I francescani e i domenicani erano mendicanti e predicavano l’ideale di povertà. San Francesco d’Assisi, solo sottomettendosi al papa, riuscì a non farsi ritenere eretico, facendo così riconoscere i francescani come un ordine legittimo. I Catari invece avevano un sistema interno nel quale eleggevano i loro vescovi. I Francescani e i domenicani si trovavano soprattutto nelle città dove potevano diffondere maggiormente la loro influenza.
Nacque poi l’Inquisizione (stabilita da Gregorio XI nel Concilio di Roma), che era controllata dai domenicani. Era un tribunale che incriminava le persone non ortodosse e avevano la possibilità di sottoporre a torture pur di estrapolare confessioni e verità.
La lotta contro le eresie fu dunque combattuta con due mezzi: l’inquisizione e le Crociate e l’approvazione di nuovi ordini monastici come quello dei domenicani e dei francescani. Questi ultimi, dopo la morte di San Francesco, si divisero in spirituali e conventuali.
Per ulteriori approfondimenti sulle crociate vedi anche qua
Domande da interrogazione
- Quali furono le principali motivazioni che portarono all'inizio delle crociate?
- Come si sviluppò il concetto di guerra "giusta" durante le crociate?
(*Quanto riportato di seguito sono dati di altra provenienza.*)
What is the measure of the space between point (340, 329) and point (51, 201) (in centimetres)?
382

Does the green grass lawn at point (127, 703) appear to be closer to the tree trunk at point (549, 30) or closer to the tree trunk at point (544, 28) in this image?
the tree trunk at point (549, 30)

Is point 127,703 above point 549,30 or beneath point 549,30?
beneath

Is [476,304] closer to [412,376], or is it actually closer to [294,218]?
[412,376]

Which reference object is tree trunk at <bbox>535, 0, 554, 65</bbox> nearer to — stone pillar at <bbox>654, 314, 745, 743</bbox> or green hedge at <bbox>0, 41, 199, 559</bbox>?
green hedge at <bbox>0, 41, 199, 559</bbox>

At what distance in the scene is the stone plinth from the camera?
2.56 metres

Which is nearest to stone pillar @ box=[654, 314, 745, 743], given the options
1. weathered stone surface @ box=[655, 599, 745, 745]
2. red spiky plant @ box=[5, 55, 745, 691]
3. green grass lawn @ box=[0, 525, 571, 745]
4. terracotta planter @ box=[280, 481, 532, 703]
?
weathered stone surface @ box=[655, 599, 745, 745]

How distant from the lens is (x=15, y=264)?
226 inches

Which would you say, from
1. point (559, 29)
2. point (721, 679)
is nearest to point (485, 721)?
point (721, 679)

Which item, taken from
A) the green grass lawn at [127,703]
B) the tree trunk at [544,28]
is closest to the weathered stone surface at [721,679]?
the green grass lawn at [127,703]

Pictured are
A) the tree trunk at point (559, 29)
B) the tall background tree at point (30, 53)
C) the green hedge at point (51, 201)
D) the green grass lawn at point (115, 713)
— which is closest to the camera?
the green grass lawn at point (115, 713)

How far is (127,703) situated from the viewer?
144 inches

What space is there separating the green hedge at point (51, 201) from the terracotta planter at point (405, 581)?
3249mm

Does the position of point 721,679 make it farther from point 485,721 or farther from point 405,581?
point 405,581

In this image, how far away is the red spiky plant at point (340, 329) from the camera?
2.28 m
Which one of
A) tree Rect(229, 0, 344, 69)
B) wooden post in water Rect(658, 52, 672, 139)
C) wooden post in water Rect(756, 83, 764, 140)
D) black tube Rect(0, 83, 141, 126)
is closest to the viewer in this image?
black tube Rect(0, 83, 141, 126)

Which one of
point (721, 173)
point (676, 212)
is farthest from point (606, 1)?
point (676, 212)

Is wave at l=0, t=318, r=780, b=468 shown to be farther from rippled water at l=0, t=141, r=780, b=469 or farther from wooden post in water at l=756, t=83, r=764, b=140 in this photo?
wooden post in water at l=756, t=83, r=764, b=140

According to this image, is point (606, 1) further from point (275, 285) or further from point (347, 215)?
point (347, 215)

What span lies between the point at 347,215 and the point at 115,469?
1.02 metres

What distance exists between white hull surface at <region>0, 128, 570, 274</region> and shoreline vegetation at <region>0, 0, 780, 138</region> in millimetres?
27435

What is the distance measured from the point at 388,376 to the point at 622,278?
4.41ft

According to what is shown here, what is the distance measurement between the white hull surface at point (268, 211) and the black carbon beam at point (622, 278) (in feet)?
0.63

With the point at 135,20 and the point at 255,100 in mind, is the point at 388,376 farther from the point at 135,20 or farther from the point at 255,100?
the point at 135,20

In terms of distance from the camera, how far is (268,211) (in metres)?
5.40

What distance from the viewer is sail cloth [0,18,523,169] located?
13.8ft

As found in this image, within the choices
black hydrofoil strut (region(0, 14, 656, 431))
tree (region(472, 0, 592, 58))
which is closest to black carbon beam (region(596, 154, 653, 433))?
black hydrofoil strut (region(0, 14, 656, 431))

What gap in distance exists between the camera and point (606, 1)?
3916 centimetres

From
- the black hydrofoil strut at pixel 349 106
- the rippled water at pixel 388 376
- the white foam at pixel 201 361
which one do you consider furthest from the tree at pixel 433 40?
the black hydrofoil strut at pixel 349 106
- Qual è stato l'impatto economico delle crociate?
- In che modo le crociate influenzarono l'identità europea?
- Quali furono le conseguenze delle crociate contro i Catari?
Le crociate furono motivate dallo scisma d'Oriente, dall'inizio della Riconquista in Spagna, dalle guerre contro i pirati saraceni e dalla concessione di indulgenze a chi partecipava, come evidenziato nel testo.
Si diffuse l'idea che l'apostolato potesse essere compiuto con le armi, radicando in Occidente la convinzione che esistessero guerre "giuste" combattute in nome della fede, come descritto nel documento.
Nonostante il fallimento politico e militare, le crociate portarono a significativi sviluppi commerciali e alla creazione di nuovi mercati, specialmente per le repubbliche marinare, come indicato nel testo.
Le crociate contribuirono a unire l'Europa cristiana contro un nemico comune, rafforzando l'ideale di comunità europea, come sottolineato nel documento.
Le crociate contro i Catari, avvenute tra il 1209 e il 1229, furono utilizzate come pretesto dal re di Francia per estendere il suo potere, mentre la Chiesa perseguitò i Catari attraverso l'Inquisizione e le crociate, come riportato nel testo.